[2012033] The Year of Magical Wanking

[2012033] The Year of Magical Wanking [FringeTIX]

thisispopbaby @ Adelaide College of the Arts – XSpace

9:30pm, Thu 23 Feb 2012

Courting controversy with a ever-so-slightly-risqué title, coupled with Jesus imagery on the poster, The Year of Magical Wanking is a very odd beast. The external presentation of the show suggests that there’s the likelihood of smutty sacrilegious innuendo… but there’s an oddly serious crowd assembled for this evening’s performance. They all seemed very earnest in their approach to the XSpace – and I wondered what they knew that I didn’t.

Besides the obvious, I mean.

It’s a simple set: a square in the middle of the space, lined with fluoro tubes, their light directed to the centre. Some wonderfully unsettling white-noise punches accompany the dropping of the house lights, and then the fluoros flicker into life: Neil Watkins has arrived, barefoot and clad in a neat suit.

He plunges into his monologue: he’s gay. He watches a lot of porn on the Internet. He masturbates… a lot. Family tragedy has gifted him cheap and easy living. As he explores his sexuality and descends into a drug-addled life of hedonism, the details get grittier: he contracts HIV. He elaborates on his rape fantasies, surmising that they result from his molestation as a child… that he actually enjoyed. He exposes us to the HIV-positive underground culture in Manhattan, to his flirting with stoner boys in Helsinki. And, as he reaches emotional low-points, he relies on alternative healers to lift him up.

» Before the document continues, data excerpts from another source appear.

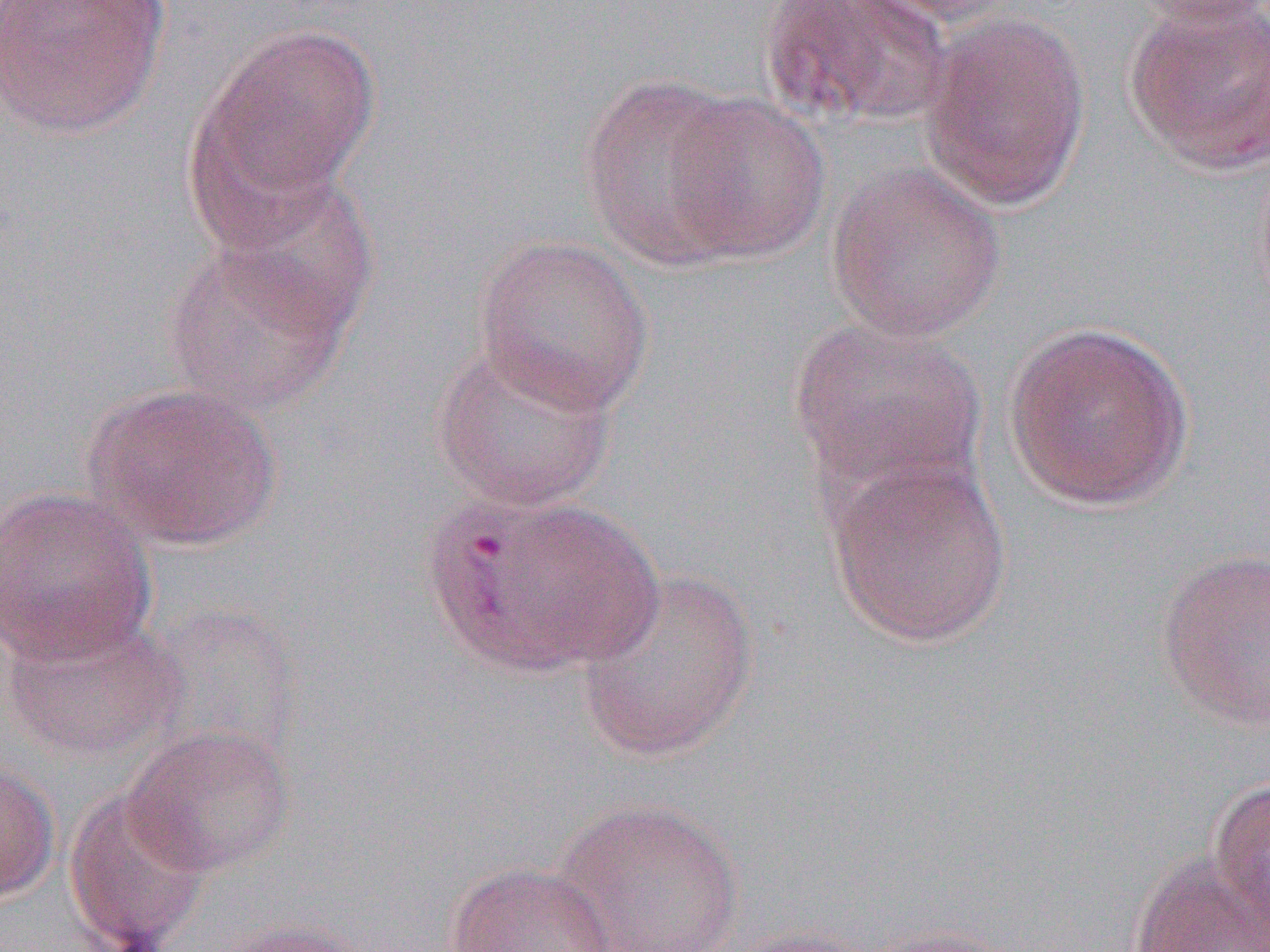

Approximate bounding boxes as (x1, y1, x2, y2) in pixels. Uninfected red blood cell locations: (0, 0, 171, 139), (759, 0, 955, 127), (848, 0, 1026, 28), (1129, 0, 1270, 28), (1122, 1, 1270, 175), (919, 12, 1091, 211), (198, 23, 380, 210), (580, 74, 752, 269), (662, 92, 830, 264), (826, 161, 1006, 343), (212, 174, 381, 342), (473, 235, 655, 415), (160, 239, 353, 419), (788, 318, 988, 495), (1001, 319, 1196, 512), (428, 338, 620, 514), (82, 381, 284, 552), (824, 453, 1014, 649), (0, 486, 158, 665), (431, 494, 659, 675), (1157, 548, 1270, 733), (574, 569, 759, 762), (144, 602, 307, 762), (1, 615, 187, 762), (123, 725, 297, 877), (0, 759, 60, 906), (1207, 778, 1270, 937), (62, 786, 213, 951), (551, 798, 747, 952), (1128, 852, 1270, 952), (444, 862, 617, 952), (214, 919, 379, 952), (850, 923, 1030, 952), (721, 925, 888, 952). Slide-level diagnosis: Plasmodium vivax. Captured at 1000x magnification. Single field of view. Thin blood film. Image is 1270×952 pixels. Light microscopy.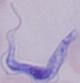 A trypanosome is seen. Captured at 1000x magnification. Micrograph.Comment on the morphology of the erythrocytes.
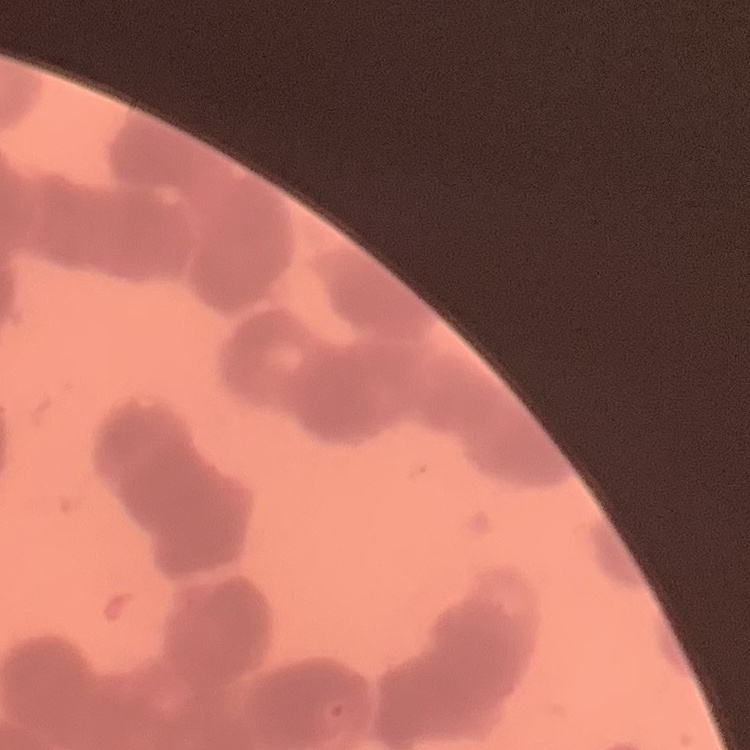
Rouleaux formation.

{
  "preparation": "thin peripheral smear",
  "image_type": "one tile cut from a larger photomicrograph",
  "stain": "Field's or Giemsa"
}Name the cell type shown.
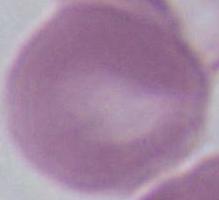
An erythrocyte.

modality = micrograph
magnification = 1000x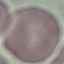
{
  "malaria_status": "uninfected",
  "image_type": "automatically extracted cell patch, resized to 64 × 64 pixels",
  "capture": "smartphone camera at the microscope eyepiece",
  "preparation": "thin blood film",
  "stain": "Giemsa"
}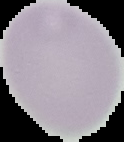 Image is 124×142 pixels. From a thin blood smear. Cell region segmented out of the field of view; the surrounding area is masked to black. Result: no malaria parasites detected.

Things take an odd turn when he develops a Jesus-complex… the same age as Jesus when he was crucified, he presumes that his own life was also one of persecution and sacrifice. Another low-point, another alternative healer, and a revelation… and the seeds of this performance.

Watkins’ language is… well, frank. There’s certainly no punches pulled, and no overt contrivances to justify a rhyme. And his presentation is fantastic – he owns his performance space with intense and focussed movements, his Irish lilt making the rhyming script just glide. But there’s also a sense of distance between he and I; for all the directed movement, there’s no connection. For all the weakness and humanity he puts on display, there’s no empathy generated in me. In retrospect, it’s very much a cold, pragmatic storytelling piece, emphasised by the caustic interstitial “music” (but that sort of thing really does float my boat). It’s challenging story well told, to be sure, but the remoteness is tangible… and challenging.

Completely confounding my expectations, The Year of Magical Wanking is a dense, weighty, and serious production that completely belies its title. Even ten days after having seen it, I’m still struggling with whether I can recommend it to others… purely because the sense of anticipation from the title alone is so much to overcome. In fact, the next evening I was at ACArts again when Wanking was about to start; “the doors for The Year of Magical Wanking are now open!” announced the venue guy, and a mighty cheer went up from men amongst the crowd of fifty or sixty present. Oh dear, I thought, you guys are going to be sad pandas in an hour’s time.